Bane: “And that gives you power over me?”
What happened next isn’t really relevant to the discussion at hand. This little verbal exchange, and the subsequent chaos that Bane laid upon Gotham and its privileged class, provided me with a fresh basket of food for thought.
Coincidentally, recently, I have been presented with the opportunity to become a part of this elite class of society, where money is in the blood and veins of its very own infrastructure. I found myself indulging in the same things that the privileged folks in Gotham indulged in. Luxury. Whenever I am at a place of glorious opulence I found myself feeling like I’m in a different world, somehow establishing the dynamic of ‘us’ and ‘them’, because of where I was and what that meant.
We are in a society where money rules. Like it or not, capitalism is the way of the world right now, and as long as it remains so, society will always be driven by the accumulation of wealth. Now, there are arguments both ways on whether if it’s a good or a bad thing. Some might even argue that it’s neither good nor bad, that it’s just the way of the world and doesn’t affect people on a personal basis (who they ‘are’, their morals, etc). I happen to believe that personal wealth and the accumulation of wealth significantly influences a person’s character, demeanor, and morals beliefs.
Some people are born into well-off families and thus might have an easier path towards accumulating wealth, others might have to fight a lot harder to gain the same amount of wealth. Everyone in society today have to make decisions involving money, whether if it’s spending it, betting it, investing it, burning it… and seeing Bane utter those words reminded me that we should be the ones in control of money, not vice versa.
It is perhaps unclear though, Bane’s specific targeting of society’s affluent. Was he waging war against Gotham because of the class inequality? Is this what he and the League of Shadows fought for, albeit through extremist means?

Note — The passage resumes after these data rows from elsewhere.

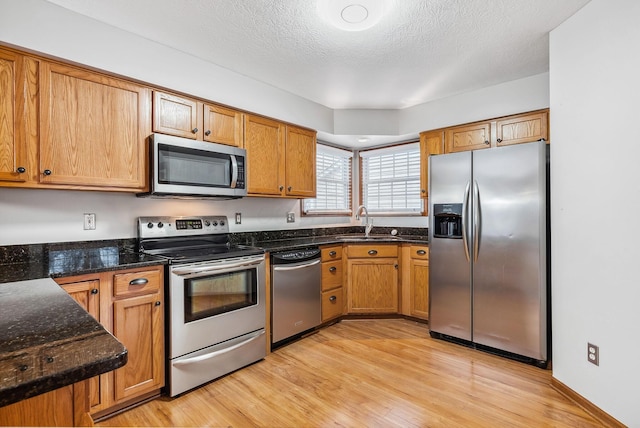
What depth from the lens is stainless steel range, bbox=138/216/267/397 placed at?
2.21 metres

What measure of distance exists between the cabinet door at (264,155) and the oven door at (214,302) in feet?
2.42

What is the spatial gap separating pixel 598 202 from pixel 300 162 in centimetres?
250

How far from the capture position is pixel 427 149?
3797 mm

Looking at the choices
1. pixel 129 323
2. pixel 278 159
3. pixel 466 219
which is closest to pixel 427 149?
pixel 466 219

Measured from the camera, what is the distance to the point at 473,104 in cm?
342

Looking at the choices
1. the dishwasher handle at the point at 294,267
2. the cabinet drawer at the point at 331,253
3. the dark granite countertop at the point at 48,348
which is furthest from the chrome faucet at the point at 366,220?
the dark granite countertop at the point at 48,348

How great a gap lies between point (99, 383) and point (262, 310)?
3.89ft

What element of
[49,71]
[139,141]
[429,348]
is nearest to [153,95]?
[139,141]

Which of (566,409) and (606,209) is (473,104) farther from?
(566,409)

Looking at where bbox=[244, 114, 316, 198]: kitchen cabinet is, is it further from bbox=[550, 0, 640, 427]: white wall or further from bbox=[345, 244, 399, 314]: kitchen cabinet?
bbox=[550, 0, 640, 427]: white wall

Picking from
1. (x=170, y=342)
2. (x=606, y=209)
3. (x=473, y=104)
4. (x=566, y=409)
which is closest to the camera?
(x=606, y=209)

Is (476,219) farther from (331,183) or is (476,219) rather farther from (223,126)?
(223,126)

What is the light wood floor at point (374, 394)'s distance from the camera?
6.35 feet

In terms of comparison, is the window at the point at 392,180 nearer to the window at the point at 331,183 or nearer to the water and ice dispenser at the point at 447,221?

I might not be the excommunicated leader of the League of Shadows who is looking to terrorize a city, send it into anarchy, and tear down the upper class. The method with which I strive to combat the corruption of money is much more introspective. When I am faced with thematic decisions in life where money might be a factor, everything from work, education, even relationships… I need to conjure up my inner Bane: Stay true to myself, and don’t let money control me.